I have seen the reviews praising this work and am completely surprised at the love people profess for this, yes it's dark, yes it has adult themes, but it isn't Milton and it's not even well written. The authours self proclaimed hatred of fantasy fiction is evident. He had a wonderful opening, that I agree with, but he ruined it by using the book as a platform for his views.
Lyra who I was intriqued with in the beginning, became irritating and I rapidly did not care about her. The revelation and introduction of Will, was rushed and incomprehensible and I blanked most of the supporting characters. They were not memorable, likeable or even interesting. The plot bounced around with no real direction except to ram home Pullman's prejudice and it rapidly got boring.
I had high hopes for this book, but I was very disappointed. I don't care about his views, only that he did not deliver the read that I was anticipating.
A brilliant fantasy trilogy September 20, 2007 112 out of 125 found this review helpful
Philip Pullman's dark fantasy trilogy, His Dark Materials, ostensibly written for children, is actually literature of a much higher order. The title of the trilogy comes from a particularly powerful passage of Milton's Paradise Lost, the great religious epic poem whose central story is the thematic basis for this trilogy. Another important influence on these three novels is the Christian Parsifal or Sir Percival story, which dates back to the early middle-ages as part of both the King Arthur and the Holy Grail cycle of tales. From its very first page, Pullman's crisp, evocative writing creates a world not quite like ours but just similar enough to be uncomfortable and strangely familiar. As readers of the trilogy know, most of the events in these books do not occur on our world or even in our universe. Of course, because this is post Tolkien fantasy, Mr. Pullman has absorbed all of the usual fantasy tropes and has no desire to repeat them. So what he writes is new, deeper, with fully rounded characters that come alive on the page. His courageous young heroine, Lyra Belacqua with her daemon familiar, Pantalaimon, always by her side, is one of the great creations in "children's literature". Lyra and Pan make an especially entertaining, often very amusing, pair. Her fearsome Uncle, Lord Asriel, is one of those rich, ambiguous creations that keep you guessing as to their motives, reminiscent of Professor Snape in J. K. Rowling's Potter novels. Pullman's writing is lean and well crafted and exciting to read. Once started, it is very difficult to set aside.
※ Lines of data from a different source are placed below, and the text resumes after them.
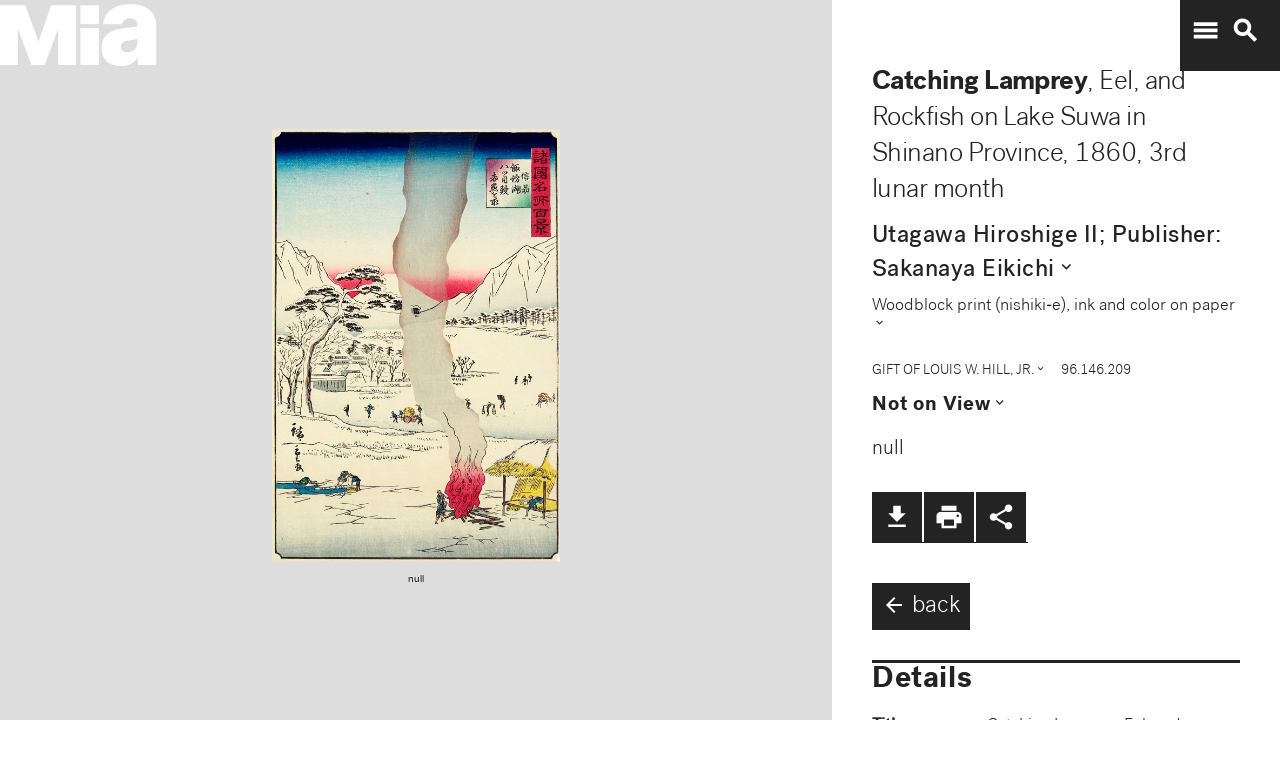

--- FILE ---
content_type: text/plain
request_url: https://mia-dimensions.s3.amazonaws.com/64427/image-vertical-ban.svg
body_size: 2740
content:
<svg viewbox="0 0 400 320" class="dimension-view"><rect x="20" y="20.295195766871245" width="183.68673710832337" height="279.70480423312875" class="edge"></rect><line x1="20" y1="20.295195766871245" x2="20.295195766871196" y2="20.000000000000057" class="edge"></line><line x1="203.68673710832337" y1="20.295195766871245" x2="203.98193287519456" y2="20.000000000000057" class="edge"></line><line x1="203.68673710832337" y1="300" x2="203.98193287519456" y2="299.7048042331288" class="edge"></line><line x1="20.295195766871196" y1="20.000000000000057" x2="203.98193287519456" y2="20.000000000000057" class="edge"></line><line x1="203.98193287519456" y1="20.000000000000057" x2="203.98193287519456" y2="299.7048042331288" class="edge"></line><text x="111.84336855416169" y="296" text-anchor="middle">22 cm</text><text x="201.68673710832337" y="160.14759788343562" text-anchor="end">33.5 cm</text><text x="40.147597883435594" y="20.147597883435648" text-anchor="start">1 mm</text><g fill-rule="evenodd" transform="translate(223.68673710832337,244.05903915337424)">
      <g class="tennis-ball" transform="scale(0.19978914588080626,0.19978914588080626)">
        <circle class="ball" cx="140.5" cy="140.5" r="139.5"></circle>
        <path class="line" d="M35.4973996,48.6564543 C42.5067217,75.8893541 47.1024057,103.045405 48.5071593,129.267474 C49.2050919,142.295548 49.1487206,156.313997 48.4007524,171.179475 C47.3170518,192.717458 44.831768,215.405368 41.2689042,238.548172 C44.0920595,241.405174 47.0377013,244.140872 50.0973089,246.746747 C54.274085,220.981656 57.1814249,195.664391 58.388118,171.681997 C59.152645,156.487423 59.2103921,142.12682 58.4928407,128.732526 C56.9456805,99.8522041 51.6525537,69.9875212 43.5965239,40.1505937 C40.7799535,42.8710386 38.077622,45.7089492 35.4973996,48.6564543 L35.4973996,48.6564543 Z"></path>
        <path class="line" d="M209.929126,19.4775696 C207.210255,20.7350524 204.523231,22.0798819 201.877774,23.5155872 C185.816543,32.2321125 172.62404,43.5997536 163.365582,57.9858795 C152.309799,75.1647521 147.361062,95.9365435 149.519284,120.438716 C153.246233,162.750546 177.6149,202.948254 215.783496,239.999593 C219.369774,243.480895 223.018502,246.874207 226.714223,250.176799 C229.361836,248.092694 231.93214,245.91478 234.420126,243.648068 C230.467945,240.143617 226.570656,236.534305 222.748767,232.824289 C186.140739,197.287837 162.958794,159.047704 159.480716,119.561284 C157.514766,97.2419721 161.935618,78.6859198 171.774644,63.3976879 C180.045966,50.5454103 191.971382,40.2695847 206.647666,32.3046788 C211.02518,29.9289759 215.539302,27.8153877 220.133919,25.9481492 C216.833521,23.6494818 213.429097,21.4897954 209.929126,19.4775696 L209.929126,19.4775696 Z"></path>
    </g></g></svg>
This three volume boxed set contains the books in hardcover with their original dustcovers. Their artwork is lovely. It also contains a map: a necessity in today's complex world of fantasy. The first volume, The Golden Compass, has been filmed and was recently released on DVD. The two succeeding books, The Subtle Knife and The Amber Spyglass, will presumably follow thereafter. This set makes a lovely gift for an older and mature reading child or an adult who still retains memories of childhood and all of its dark mysteries. Strongly recommended.